Sunday Poetry: With Unseen Ropes

Welcome to Sunday Poetry.  If this is your first visit you can read about the purpose and inspiration of my Sunday blogs here.

Despite a four hour debacle last week, which ended in triumph when a CVS pharmacist squatted beside a chair in the storeroom and gave me a hard-won flu shot, I still came down with the flu on Tuesday, or at least some distant cousin.  One of my Facebook buddies commiserated and told me her own bout with this bug lasted five days.  I’m counting down and should be bright-eyed by the time this poem posts.

However, in celebration (?) of this all too frequent occurrence in all our lives, I looked for an appropriate poem and found a new poet to love.
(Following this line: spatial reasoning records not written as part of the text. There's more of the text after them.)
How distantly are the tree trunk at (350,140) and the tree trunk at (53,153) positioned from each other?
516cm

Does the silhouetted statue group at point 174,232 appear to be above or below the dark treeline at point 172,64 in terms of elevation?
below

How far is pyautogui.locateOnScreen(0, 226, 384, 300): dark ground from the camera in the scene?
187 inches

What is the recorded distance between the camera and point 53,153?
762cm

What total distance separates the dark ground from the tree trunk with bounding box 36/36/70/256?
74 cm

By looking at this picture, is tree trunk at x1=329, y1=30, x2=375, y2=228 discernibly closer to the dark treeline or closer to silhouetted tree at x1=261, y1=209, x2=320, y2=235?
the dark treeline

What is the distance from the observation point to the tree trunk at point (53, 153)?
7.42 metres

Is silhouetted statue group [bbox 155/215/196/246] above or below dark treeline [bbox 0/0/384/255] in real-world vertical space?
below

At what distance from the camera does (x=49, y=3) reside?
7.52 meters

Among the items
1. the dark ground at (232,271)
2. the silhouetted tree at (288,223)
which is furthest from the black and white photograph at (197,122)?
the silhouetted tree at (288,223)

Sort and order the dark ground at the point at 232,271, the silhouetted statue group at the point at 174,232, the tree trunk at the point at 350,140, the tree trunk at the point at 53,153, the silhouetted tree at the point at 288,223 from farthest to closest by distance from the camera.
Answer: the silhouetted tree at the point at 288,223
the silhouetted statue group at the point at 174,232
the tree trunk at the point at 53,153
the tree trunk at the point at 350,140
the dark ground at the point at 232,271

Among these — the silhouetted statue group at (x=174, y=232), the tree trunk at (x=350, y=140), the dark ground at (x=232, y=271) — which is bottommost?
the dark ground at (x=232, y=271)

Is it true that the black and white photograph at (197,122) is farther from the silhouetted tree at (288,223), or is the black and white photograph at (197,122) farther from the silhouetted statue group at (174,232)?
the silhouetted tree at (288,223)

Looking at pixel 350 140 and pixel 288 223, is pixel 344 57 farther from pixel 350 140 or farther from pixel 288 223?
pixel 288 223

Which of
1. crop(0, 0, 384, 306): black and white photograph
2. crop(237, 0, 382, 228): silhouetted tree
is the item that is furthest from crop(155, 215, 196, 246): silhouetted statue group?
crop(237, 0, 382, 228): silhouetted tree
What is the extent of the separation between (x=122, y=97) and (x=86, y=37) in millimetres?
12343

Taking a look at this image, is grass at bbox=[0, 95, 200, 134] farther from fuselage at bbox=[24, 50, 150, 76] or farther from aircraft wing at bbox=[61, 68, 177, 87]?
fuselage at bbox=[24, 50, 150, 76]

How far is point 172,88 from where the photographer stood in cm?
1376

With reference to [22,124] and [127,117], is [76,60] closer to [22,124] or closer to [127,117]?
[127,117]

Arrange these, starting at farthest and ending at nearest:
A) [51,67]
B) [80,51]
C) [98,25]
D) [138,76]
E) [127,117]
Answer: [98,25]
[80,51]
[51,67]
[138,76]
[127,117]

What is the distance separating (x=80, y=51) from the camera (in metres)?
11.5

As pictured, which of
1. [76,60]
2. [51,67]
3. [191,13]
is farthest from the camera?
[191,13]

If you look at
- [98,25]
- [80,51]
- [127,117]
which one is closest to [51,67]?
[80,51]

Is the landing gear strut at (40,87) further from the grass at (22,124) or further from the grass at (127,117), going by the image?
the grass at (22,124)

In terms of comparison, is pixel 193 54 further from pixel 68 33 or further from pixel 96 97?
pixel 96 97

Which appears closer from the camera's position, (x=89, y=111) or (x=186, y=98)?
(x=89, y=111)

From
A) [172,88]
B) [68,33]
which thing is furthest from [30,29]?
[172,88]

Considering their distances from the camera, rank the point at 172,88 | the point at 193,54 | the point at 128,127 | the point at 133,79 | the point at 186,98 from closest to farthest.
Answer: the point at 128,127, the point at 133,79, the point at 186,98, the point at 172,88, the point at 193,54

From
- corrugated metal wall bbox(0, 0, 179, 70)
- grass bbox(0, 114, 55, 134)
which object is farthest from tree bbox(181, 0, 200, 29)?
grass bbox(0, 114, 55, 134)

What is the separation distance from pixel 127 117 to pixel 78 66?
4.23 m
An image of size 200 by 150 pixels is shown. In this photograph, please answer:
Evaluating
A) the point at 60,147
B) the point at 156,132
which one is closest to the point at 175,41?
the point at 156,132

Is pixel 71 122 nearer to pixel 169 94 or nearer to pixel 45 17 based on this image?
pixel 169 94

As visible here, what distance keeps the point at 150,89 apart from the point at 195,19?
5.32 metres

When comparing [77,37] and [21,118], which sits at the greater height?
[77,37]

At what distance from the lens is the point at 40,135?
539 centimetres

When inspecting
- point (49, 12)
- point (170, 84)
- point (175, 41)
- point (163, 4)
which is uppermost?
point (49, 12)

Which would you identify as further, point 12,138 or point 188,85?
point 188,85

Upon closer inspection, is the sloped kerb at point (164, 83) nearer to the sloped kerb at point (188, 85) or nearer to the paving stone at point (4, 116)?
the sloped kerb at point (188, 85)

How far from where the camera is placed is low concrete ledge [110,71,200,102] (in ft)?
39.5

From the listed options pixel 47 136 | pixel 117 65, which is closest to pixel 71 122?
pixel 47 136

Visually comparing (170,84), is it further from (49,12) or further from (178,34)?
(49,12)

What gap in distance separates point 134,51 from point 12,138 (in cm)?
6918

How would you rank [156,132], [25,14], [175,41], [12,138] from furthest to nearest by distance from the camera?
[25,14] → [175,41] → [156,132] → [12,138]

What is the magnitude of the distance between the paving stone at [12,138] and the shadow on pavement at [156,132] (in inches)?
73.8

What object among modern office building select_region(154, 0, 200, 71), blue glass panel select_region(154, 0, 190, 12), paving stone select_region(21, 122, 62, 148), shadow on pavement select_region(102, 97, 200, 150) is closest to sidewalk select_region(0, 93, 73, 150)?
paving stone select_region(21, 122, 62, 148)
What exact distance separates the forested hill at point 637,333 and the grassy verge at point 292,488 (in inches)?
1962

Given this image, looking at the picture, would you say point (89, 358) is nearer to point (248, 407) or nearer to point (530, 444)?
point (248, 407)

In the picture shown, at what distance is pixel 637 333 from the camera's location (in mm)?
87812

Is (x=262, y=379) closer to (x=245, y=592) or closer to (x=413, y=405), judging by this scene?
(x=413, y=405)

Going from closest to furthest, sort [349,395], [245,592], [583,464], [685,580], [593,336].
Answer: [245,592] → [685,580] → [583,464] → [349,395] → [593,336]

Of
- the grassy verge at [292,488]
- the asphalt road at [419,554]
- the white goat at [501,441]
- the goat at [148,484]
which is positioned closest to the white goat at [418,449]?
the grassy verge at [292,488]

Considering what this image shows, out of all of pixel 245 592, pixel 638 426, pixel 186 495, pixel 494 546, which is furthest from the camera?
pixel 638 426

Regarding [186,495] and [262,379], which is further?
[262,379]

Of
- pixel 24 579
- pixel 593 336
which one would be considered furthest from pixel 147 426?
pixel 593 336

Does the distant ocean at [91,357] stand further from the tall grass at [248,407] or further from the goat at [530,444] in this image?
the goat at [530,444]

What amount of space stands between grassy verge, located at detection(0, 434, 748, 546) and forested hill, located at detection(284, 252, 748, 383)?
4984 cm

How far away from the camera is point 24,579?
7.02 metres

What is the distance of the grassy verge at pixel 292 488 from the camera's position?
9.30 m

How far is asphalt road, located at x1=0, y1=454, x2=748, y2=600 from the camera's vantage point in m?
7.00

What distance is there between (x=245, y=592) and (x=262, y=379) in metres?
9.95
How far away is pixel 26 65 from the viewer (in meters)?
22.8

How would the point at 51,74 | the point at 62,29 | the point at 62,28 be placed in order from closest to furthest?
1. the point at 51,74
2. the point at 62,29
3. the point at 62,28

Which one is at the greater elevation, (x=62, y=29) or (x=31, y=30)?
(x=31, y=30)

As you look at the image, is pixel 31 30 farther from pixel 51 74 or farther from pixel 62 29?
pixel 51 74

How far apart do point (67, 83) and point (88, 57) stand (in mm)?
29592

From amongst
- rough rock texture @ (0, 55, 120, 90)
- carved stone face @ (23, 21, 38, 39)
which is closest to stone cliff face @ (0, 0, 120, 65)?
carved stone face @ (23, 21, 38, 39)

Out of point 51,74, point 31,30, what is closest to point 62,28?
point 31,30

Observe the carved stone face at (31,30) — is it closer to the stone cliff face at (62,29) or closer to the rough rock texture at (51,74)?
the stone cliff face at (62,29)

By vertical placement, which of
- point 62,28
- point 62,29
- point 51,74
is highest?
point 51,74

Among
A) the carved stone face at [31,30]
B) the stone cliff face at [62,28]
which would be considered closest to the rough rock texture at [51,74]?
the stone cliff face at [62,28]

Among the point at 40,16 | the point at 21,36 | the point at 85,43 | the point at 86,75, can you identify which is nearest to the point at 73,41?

Descent by Romanian poet Marin Sorescu  so accurately captures the way I feel.  You’ve been here, too, right?  “You look like the bell the peasants take down before their exodus. . .”  Uh huh. 

Wikipedia reports that Sorescu became so popular in his native country that his readings were held in football stadiums. He died at age sixty, a loss for us all.

Remember there are no quizzes here, no right ways to read or contemplate the poem we share.  Absolutely no dissecting allowed.  Just come along for the “read.”  What line, word or thought will you carry with you this week?  If you’d like to tell us where the poem took you?  We’ll listen.